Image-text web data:
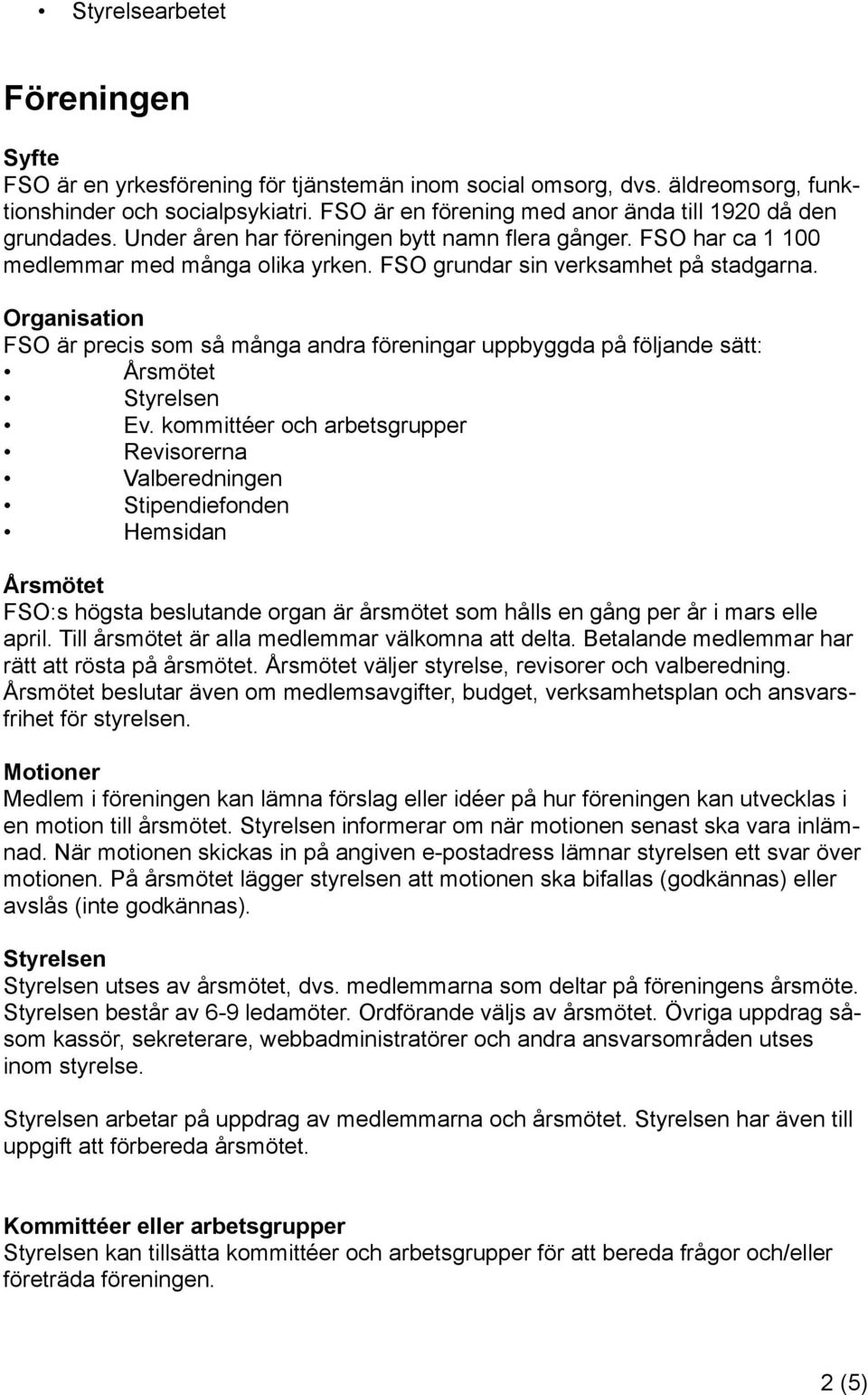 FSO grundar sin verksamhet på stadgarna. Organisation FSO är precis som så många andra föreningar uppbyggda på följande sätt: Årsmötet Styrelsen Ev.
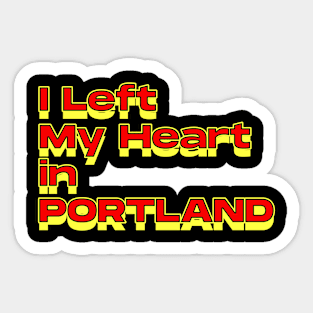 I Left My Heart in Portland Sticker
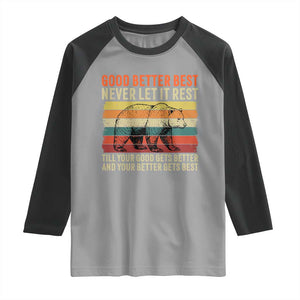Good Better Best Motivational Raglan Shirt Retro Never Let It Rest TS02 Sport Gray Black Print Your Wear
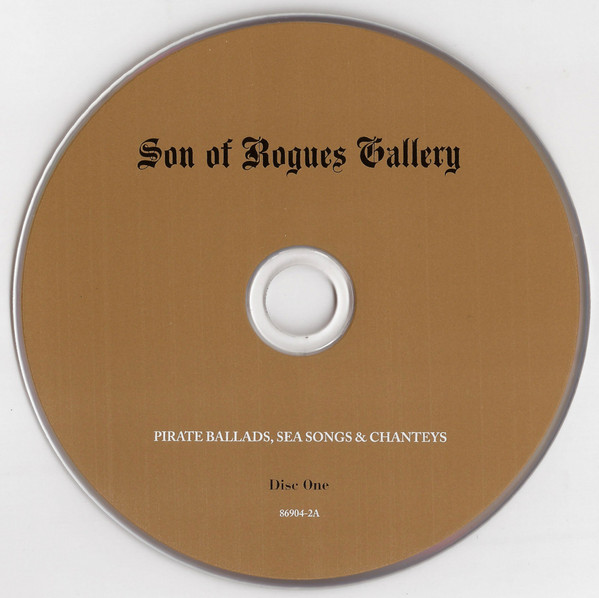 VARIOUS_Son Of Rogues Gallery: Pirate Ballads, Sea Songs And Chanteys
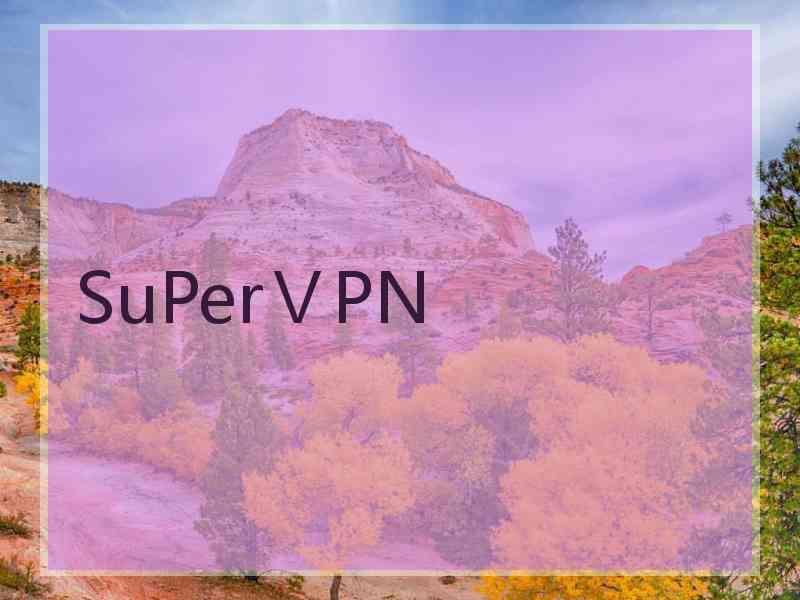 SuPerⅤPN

◆ **ASSIGNMENT**: Please output each line above exactly and omit all images.

◆ **RESPONSE BOX**:
 FSO grundar sin verksamhet på stadgarna. Organisation FSO är precis som så många andra föreningar uppbyggda på följande sätt: Årsmötet Styrelsen Ev.
 I Left My Heart in Portland Sticker
Good Better Best Motivational Raglan Shirt Retro Never Let It Rest TS02 Sport Gray Black Print Your Wear
 VARIOUS_Son Of Rogues Gallery: Pirate Ballads, Sea Songs And Chanteys
 SuPerⅤPN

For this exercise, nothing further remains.